=== Task statement ===
Make an exact copy of the records below, leaving every image out.

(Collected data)

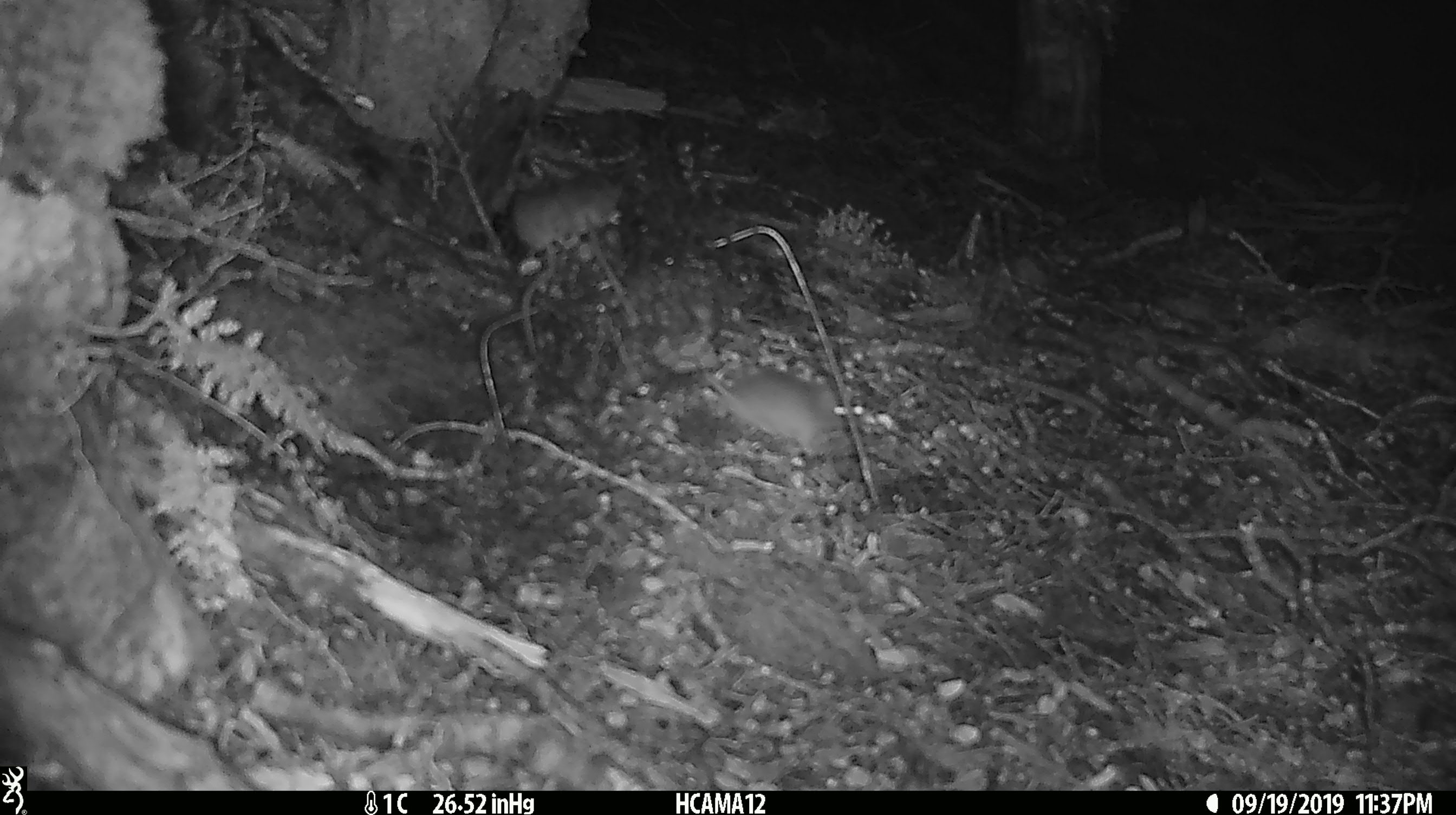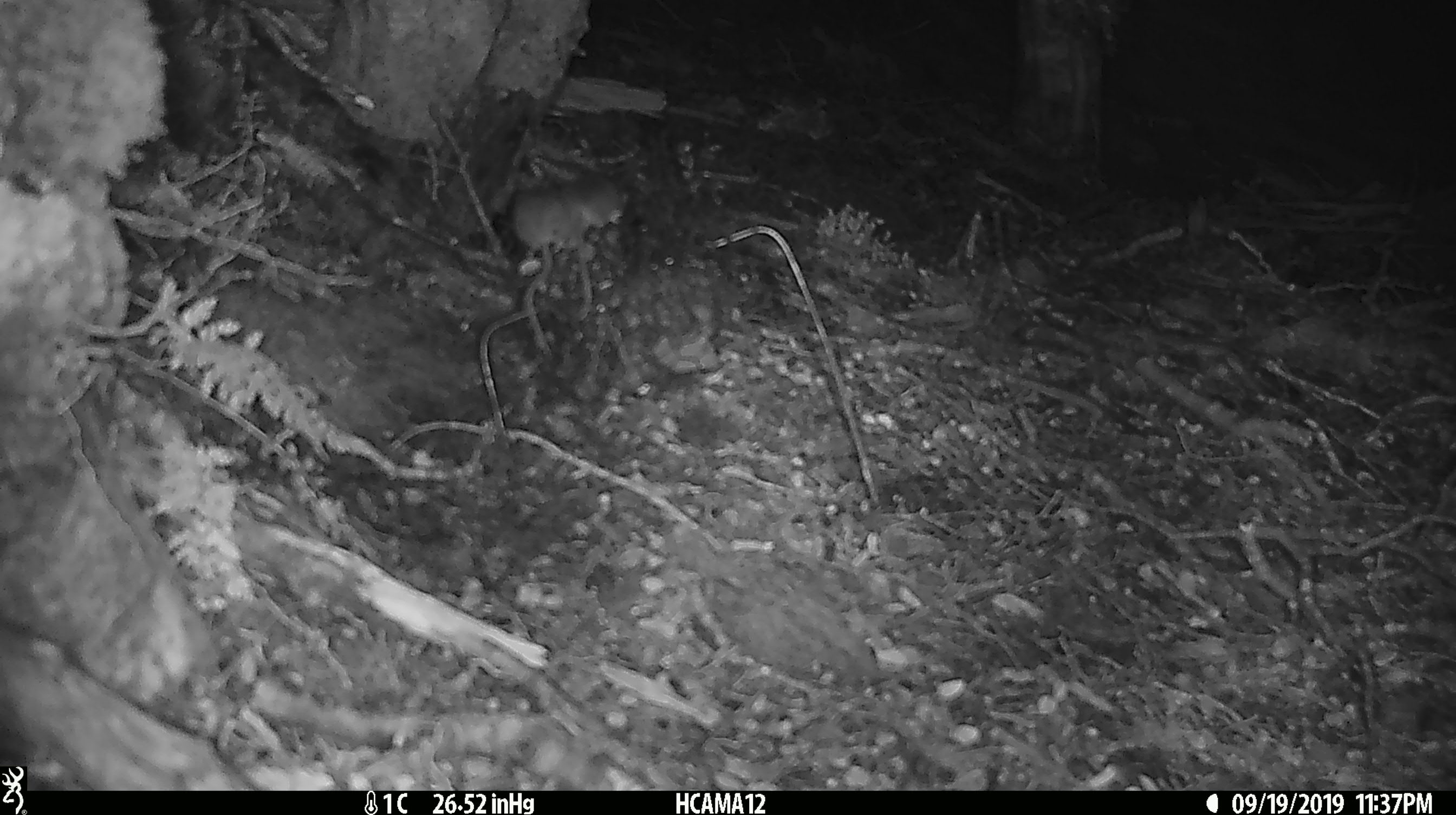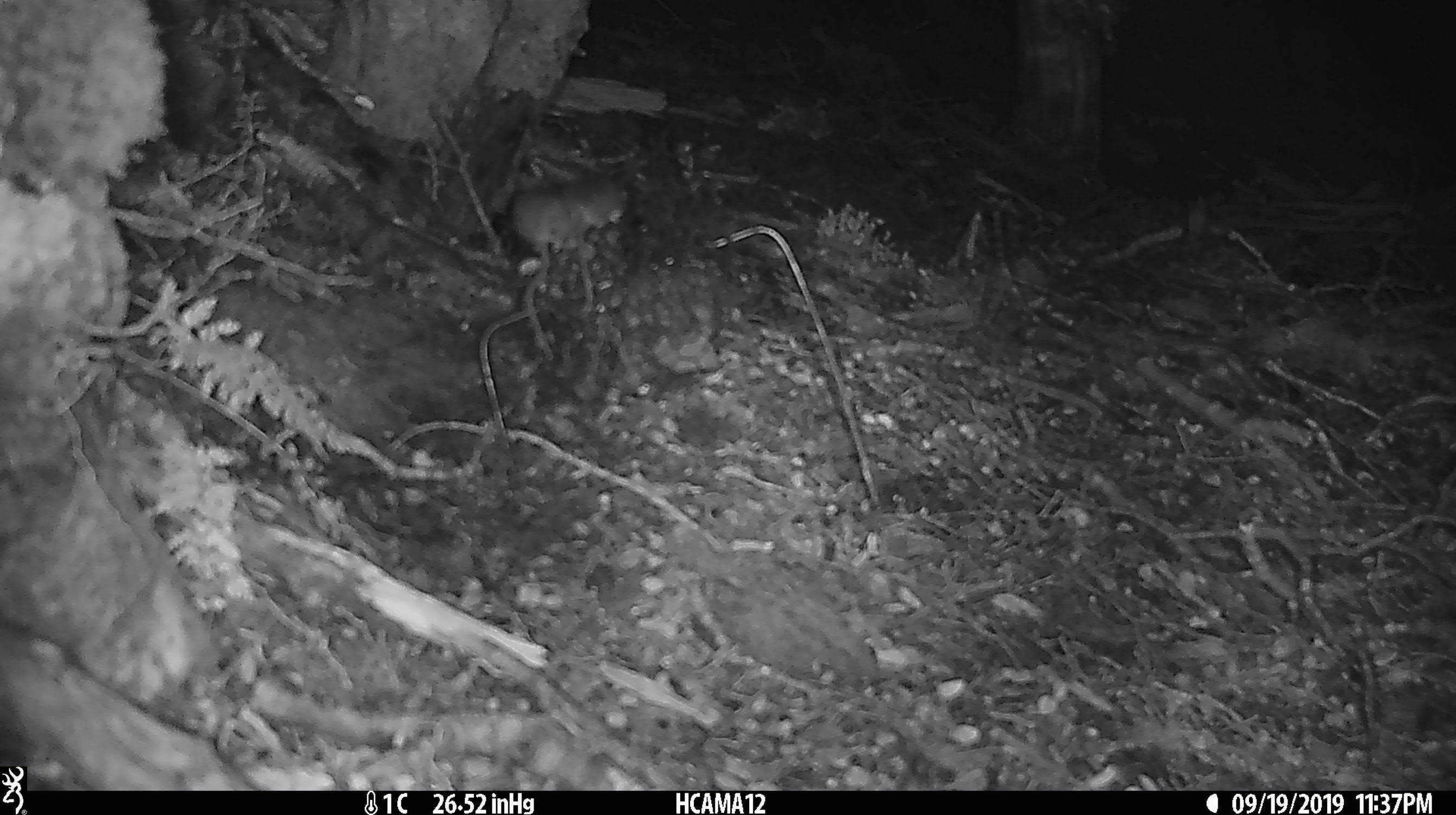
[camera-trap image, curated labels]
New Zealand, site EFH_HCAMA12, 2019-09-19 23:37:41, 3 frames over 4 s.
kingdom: Animalia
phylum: Chordata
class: Mammalia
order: Rodentia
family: Muridae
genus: Mus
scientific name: Mus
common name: mouse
Mouse (Mus).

=== Task output ===
[camera-trap image, curated labels]
New Zealand, site EFH_HCAMA12, 2019-09-19 23:37:41, 3 frames over 4 s.
kingdom: Animalia
phylum: Chordata
class: Mammalia
order: Rodentia
family: Muridae
genus: Mus
scientific name: Mus
common name: mouse
Mouse (Mus).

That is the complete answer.